Written problem ▸
Return the text of every entry below unchanged, and leave the pictures out.

▼

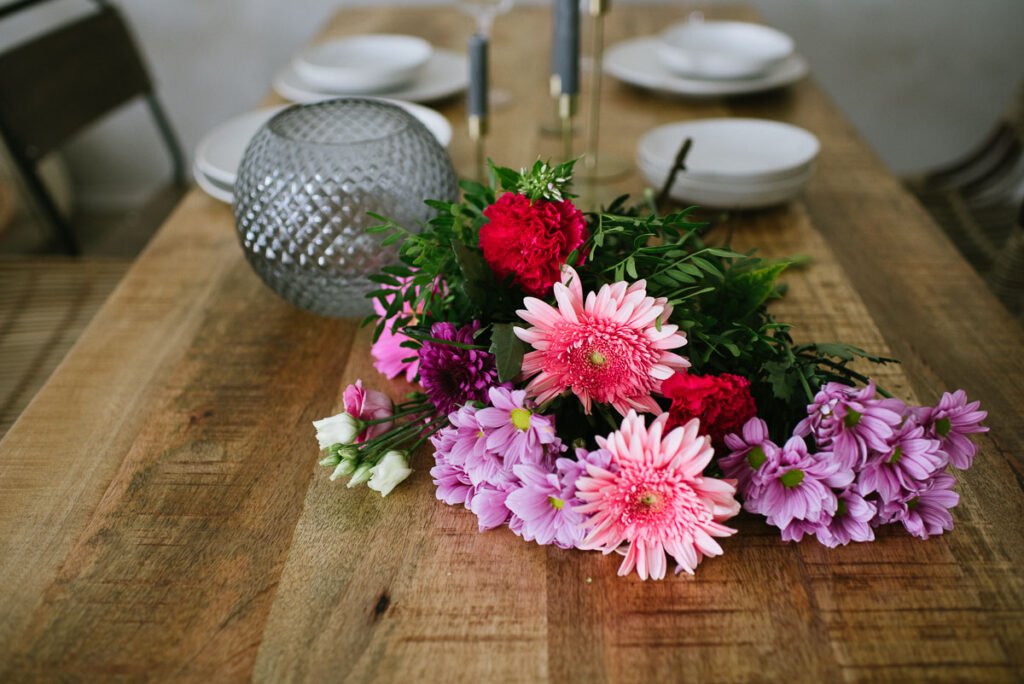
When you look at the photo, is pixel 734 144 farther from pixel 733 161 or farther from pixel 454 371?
pixel 454 371

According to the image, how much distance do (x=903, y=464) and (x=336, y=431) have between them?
0.38m

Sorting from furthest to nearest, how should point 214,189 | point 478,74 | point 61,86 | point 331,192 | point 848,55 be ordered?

▲

Correct response ▸
When you look at the photo, is pixel 734 144 farther from pixel 733 161 or farther from pixel 454 371?
pixel 454 371

According to the image, how much distance do (x=903, y=464) and (x=336, y=431) have between them?
0.38m

Sorting from furthest to nearest, how should point 214,189 | point 478,74 | point 61,86 | point 331,192 | point 848,55 be ordered?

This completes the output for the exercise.